When is it enough or is it never. It seems people just love to come to these sites and brag how they killed 865 snows or whatever in 5 days and posts all the pictures of 150 birds on the ground. There is no way you can eat and gift all of these birds IMO. Some may think it looks impressive but to me the pictures just look like a big pile of birds with the Kill Kill Kill mentality. I guess we all have a different view of what a hunt is and what hunting means to us. To me killing is not that important and neither is bragging about it and letting everyone know I got them. My guess is alot of people would just get killing if they could get rid of them and try and keep rationalizing why they could keep killing.


----------



## shooteminthelips

Recker you sound like a guy that doesnt kill that mean birds. I guess this because you say that someone couldnt gift that many or eat that many. That must mean you have have never shot that many or never had the opertunity to try. What is the differance if someone goes out in the spring and kills 350 in the spring in one day. or 350 in the fall over 4 days? You make it seem like we just go out and shoot geese, to just to shoot geese. We work hard for them and enjoy every aspect of goose hunting. Or we wouldnt go to Canada and hunt for a couple weeks every year. Just because we shoot a limit every day doesnt me we dont like the little things. It just means we got lucky a few days in a row!


----------



## recker

I have shot plenty of snow geese. I have friends will access to all kinds of private land in SD and yes I kill some in the spring.

The difference between you and me is I do not need my ego stoked by continuing to kill until the bitter end. I know you want to hear it so yes you are the MAN. You got em man when others came back to the motel with only ten. I did nor realize it was a competition but you get first price. LOL! It is a wonder Americans get a bad name in Canda.


----------



## teamshakeandbake

KILL KILL KILL i shot 865,000 snows last week all by myself!!!! stir the pot a bit :beer:


----------



## BB

For the guys who are against guys shooting 100's of snows, are you against spring regulations? unplugged guns, calllers, no daily or possession limits in some states.


----------



## hunt4P&amp;Y

Once again Shootum'.... seems like every reply you have is.... Seem like the type that doesn't shoot many birds....

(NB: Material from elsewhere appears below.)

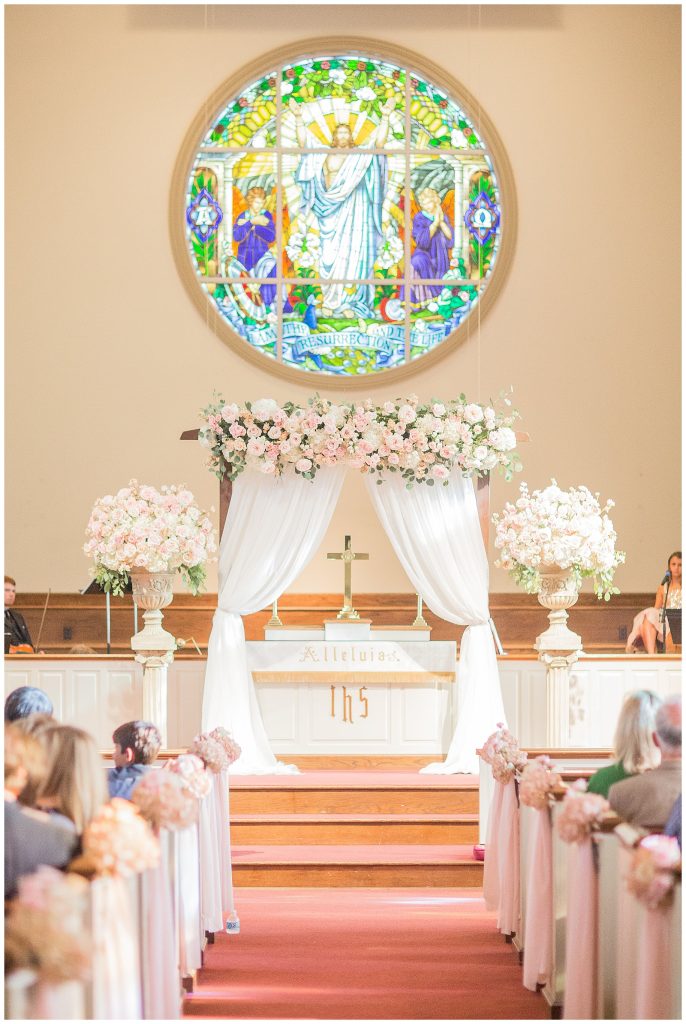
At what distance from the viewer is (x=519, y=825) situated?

As far as the "big trailer" Honestly "Your Big Trailer" isn't that big. I have a 48 footer out back that you can roll up there with next year. You should be able to fit a few more SS's in there!

Just bugs me when people brag, thats all! There is one thing to throw up a few pictures... but constantly trying to whore out the sport gets old.

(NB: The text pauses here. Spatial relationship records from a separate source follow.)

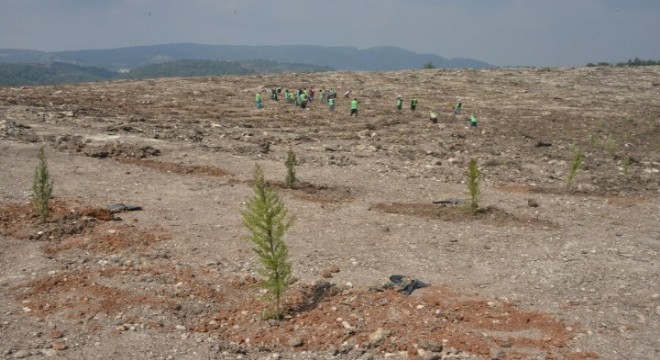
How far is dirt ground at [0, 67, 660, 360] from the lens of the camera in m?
6.62

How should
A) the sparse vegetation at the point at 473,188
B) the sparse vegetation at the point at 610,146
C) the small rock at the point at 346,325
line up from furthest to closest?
1. the sparse vegetation at the point at 610,146
2. the sparse vegetation at the point at 473,188
3. the small rock at the point at 346,325

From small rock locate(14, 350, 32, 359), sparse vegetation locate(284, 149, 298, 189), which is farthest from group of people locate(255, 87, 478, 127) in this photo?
small rock locate(14, 350, 32, 359)

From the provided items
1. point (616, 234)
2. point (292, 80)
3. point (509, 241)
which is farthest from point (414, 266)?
point (292, 80)

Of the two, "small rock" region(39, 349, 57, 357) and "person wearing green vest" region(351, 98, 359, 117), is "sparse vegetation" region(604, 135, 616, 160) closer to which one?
"person wearing green vest" region(351, 98, 359, 117)

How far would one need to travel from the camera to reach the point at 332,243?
10102 mm

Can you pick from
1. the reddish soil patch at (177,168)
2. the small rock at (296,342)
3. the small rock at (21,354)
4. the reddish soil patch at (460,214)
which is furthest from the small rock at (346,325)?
the reddish soil patch at (177,168)

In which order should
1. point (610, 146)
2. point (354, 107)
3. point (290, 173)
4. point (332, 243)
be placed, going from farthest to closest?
point (354, 107), point (610, 146), point (290, 173), point (332, 243)

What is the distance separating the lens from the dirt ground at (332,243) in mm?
6621

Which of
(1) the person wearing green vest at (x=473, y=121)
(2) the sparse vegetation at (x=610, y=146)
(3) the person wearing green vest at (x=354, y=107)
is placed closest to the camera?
(2) the sparse vegetation at (x=610, y=146)

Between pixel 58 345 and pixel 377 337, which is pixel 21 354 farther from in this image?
pixel 377 337

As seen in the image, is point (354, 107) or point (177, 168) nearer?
point (177, 168)

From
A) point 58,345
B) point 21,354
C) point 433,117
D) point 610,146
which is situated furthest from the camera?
point 433,117

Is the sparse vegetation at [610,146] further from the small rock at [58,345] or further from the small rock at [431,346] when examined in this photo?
the small rock at [58,345]

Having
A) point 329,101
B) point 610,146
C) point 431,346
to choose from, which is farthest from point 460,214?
point 329,101
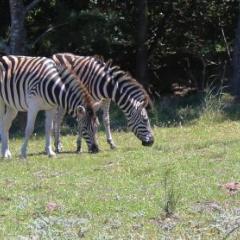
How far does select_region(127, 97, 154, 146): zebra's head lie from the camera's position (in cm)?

Just draws a-lot of attention you shouldn't want.


----------



## Codeman

I guess there have been some good points in the arguements here that kinda made me think. I guess I don't have a problem with it as long as ppl don't just kill them and leave them. I knew ppl in high school that would do that. It sounds like you guys are responsible hunters. And after hearing all of these responses I feel that it is not that extreme. And it might have been a bit of jealousy seeing to how im lucky to get 10 snows when decoying. But I just hate when ppl shoot up a bunch of birds and waste them.

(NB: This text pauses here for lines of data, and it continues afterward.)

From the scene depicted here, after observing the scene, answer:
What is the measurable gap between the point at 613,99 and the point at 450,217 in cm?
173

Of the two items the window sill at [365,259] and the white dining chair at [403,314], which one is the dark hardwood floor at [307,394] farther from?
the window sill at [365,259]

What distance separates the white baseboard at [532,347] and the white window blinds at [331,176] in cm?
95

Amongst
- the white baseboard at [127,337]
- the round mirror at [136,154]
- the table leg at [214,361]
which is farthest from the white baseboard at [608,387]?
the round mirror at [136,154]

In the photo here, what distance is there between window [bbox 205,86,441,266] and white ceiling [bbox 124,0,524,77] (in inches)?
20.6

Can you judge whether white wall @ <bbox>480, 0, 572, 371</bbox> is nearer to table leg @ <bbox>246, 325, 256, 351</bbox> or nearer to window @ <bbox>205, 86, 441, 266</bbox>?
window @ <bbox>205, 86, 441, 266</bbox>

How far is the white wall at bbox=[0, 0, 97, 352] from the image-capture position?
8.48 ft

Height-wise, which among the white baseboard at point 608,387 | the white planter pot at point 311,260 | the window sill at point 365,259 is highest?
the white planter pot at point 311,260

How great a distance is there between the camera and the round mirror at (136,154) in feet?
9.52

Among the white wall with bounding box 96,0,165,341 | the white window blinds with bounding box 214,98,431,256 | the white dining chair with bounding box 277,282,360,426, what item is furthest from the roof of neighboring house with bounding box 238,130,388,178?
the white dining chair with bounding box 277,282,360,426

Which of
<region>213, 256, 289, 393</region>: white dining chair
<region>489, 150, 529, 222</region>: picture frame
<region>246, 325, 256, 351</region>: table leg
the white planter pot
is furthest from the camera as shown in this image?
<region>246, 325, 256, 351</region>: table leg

The points you made about thinking it is wrong in fall but not spring. That is a good point. And I would rather have someone decoy the birds in and actually take some skill compared to someone who jumps them and shoots like a hundred on one jump and has a hundred wounded geese running around. The only thing from your hunt that bothered me was the other birds that got shot up but as long as you were in limits it is fine.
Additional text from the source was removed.